### Aim
Convert everything below from the line containing "Is the denim" down to the line containing "118 centimetres" into a numbered list, dropping any blank lines. Include only those lines.

**** Records to process ****

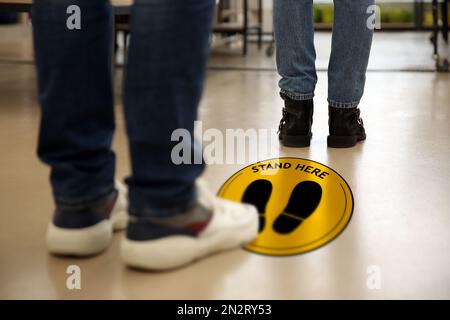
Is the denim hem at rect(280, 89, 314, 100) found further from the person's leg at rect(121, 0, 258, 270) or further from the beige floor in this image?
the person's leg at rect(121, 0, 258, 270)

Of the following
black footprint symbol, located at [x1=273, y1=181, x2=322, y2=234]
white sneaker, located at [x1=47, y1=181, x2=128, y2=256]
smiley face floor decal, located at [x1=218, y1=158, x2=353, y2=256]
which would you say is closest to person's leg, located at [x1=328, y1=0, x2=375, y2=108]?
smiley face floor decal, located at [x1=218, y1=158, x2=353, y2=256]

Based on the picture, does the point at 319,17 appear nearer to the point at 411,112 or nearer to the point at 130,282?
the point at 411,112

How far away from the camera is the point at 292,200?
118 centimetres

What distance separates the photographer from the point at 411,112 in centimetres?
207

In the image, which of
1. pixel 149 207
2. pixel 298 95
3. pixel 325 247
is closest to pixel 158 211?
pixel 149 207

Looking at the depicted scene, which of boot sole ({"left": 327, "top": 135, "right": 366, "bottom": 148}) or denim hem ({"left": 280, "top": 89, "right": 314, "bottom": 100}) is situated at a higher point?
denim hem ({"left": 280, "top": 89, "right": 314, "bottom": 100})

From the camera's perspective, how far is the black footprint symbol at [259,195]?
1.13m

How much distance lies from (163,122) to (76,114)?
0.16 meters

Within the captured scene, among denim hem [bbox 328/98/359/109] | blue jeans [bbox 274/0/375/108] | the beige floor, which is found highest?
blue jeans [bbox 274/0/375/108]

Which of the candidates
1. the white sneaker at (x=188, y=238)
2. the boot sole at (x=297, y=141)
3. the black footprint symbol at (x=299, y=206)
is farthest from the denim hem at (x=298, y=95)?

****
**** Records to process ****

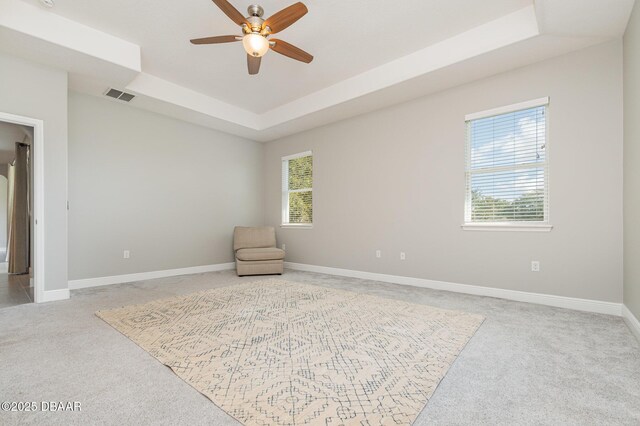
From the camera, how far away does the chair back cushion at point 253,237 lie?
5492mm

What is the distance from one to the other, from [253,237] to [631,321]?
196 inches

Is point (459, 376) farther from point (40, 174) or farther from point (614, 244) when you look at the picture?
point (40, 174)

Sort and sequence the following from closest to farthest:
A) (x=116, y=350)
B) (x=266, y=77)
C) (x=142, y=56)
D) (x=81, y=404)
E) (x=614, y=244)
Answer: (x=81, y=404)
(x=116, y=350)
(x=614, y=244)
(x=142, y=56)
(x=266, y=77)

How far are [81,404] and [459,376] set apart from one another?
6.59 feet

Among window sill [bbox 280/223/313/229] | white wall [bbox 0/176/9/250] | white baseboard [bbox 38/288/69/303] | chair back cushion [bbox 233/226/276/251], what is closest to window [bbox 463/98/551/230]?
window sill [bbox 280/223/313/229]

****

### Exercise result
1. Is the denim hem at rect(280, 89, 314, 100) found further from the person's leg at rect(121, 0, 258, 270) or further from the beige floor in this image?
2. the person's leg at rect(121, 0, 258, 270)
3. Of the following
4. black footprint symbol, located at [x1=273, y1=181, x2=322, y2=234]
5. white sneaker, located at [x1=47, y1=181, x2=128, y2=256]
6. smiley face floor decal, located at [x1=218, y1=158, x2=353, y2=256]
7. which would you say is closest to person's leg, located at [x1=328, y1=0, x2=375, y2=108]?
8. smiley face floor decal, located at [x1=218, y1=158, x2=353, y2=256]
9. Based on the picture, does the point at 319,17 appear nearer to the point at 411,112 or nearer to the point at 130,282?
10. the point at 411,112
11. How far away from the camera is the point at 292,200?
12. 118 centimetres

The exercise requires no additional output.